Have a Look at The Fierce Japanese Cuisine Competition in HongKong
It is generally known that Japanese stuff always receives popularity in HK. For the first time I dig into the Openrice filter, the number and proportion of Japanese restaurants still shock me. In the richest areas like TST and Causeway Bay, Japanese food wins over all the foreign restaurants. In the relatively poorer areas, the same. The aim is simply to find the most popular Japanese restaurants in two financially varied districts (Causeway Bay and Sham Shui Po) to see if there are some differences. The results is available here. (Also make some improvements to my first assignment)
The first step is about scraping. I included information like name, average price, subcategory, the number of wish lists as well as the number of good, ok and bad reviews for scraping in order to calculate the popularity and favorable rating percentage. The number of reviews is stored in the secondary page, which makes it a bit more complicated. Therefore I created a new template to achieve the goal. During the scraping, I found that there were lots of advertisements that should not belong to my target data in terms of their location and food category. However, I decided to deal with them in the second step.
The second step is about cleaning. I had several goals. Firstly, delete those duplicate restaurants (by blanking down). Secondly, delete those advertisements (which is done by looking into the text facet of restaurant_address and restaurant_subcategory). Thirdly, correct those strange symbols caused by Japanese expressions (text facet–cluster). I also created a new column to calculate the sum of reviews and turned them into numbers.
After turning the file into database, here comes the sql analysis.
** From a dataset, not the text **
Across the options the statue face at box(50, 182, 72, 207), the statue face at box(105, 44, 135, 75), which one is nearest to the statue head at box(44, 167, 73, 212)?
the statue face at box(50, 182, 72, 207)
Though I encountered some problems regarding reading the data into dataframe, I figured them out by repeating previous steps. So how can I rank those restaurants? I attemped to show the results from three perspectives. The first is to rank them according to the number of wish lists (how many people desire to go to the restaurant). The second is to rank them according to the percentage of good reviews. The last one is trying to present a relationship between the number of people have tried (have written a review) and the number of wish lists. For example, if the “gopercent” is 0.2, it indicates that at least 1 out of 5 people goes to the restaurant after bookmarking. After some simple queries, I think I have found a clue of the most popular restaurants in both districts.
The result has shown something I did not expect. While most popular Japanese restaurants in Causeway Bay is more than 200 HKD per person, the price in Sham Shui Po is much lower. This can be partly explained by the consumption level variety in two areas. In addition, the general popularity of restaurants in Causeway Bay is much higher than those in SSP judged by the sum of reviews and “gopercent” (more people out of the same base will go after adding the restaurant into the wish list). This might be the geographical and commercial advantage of Causeway Bay.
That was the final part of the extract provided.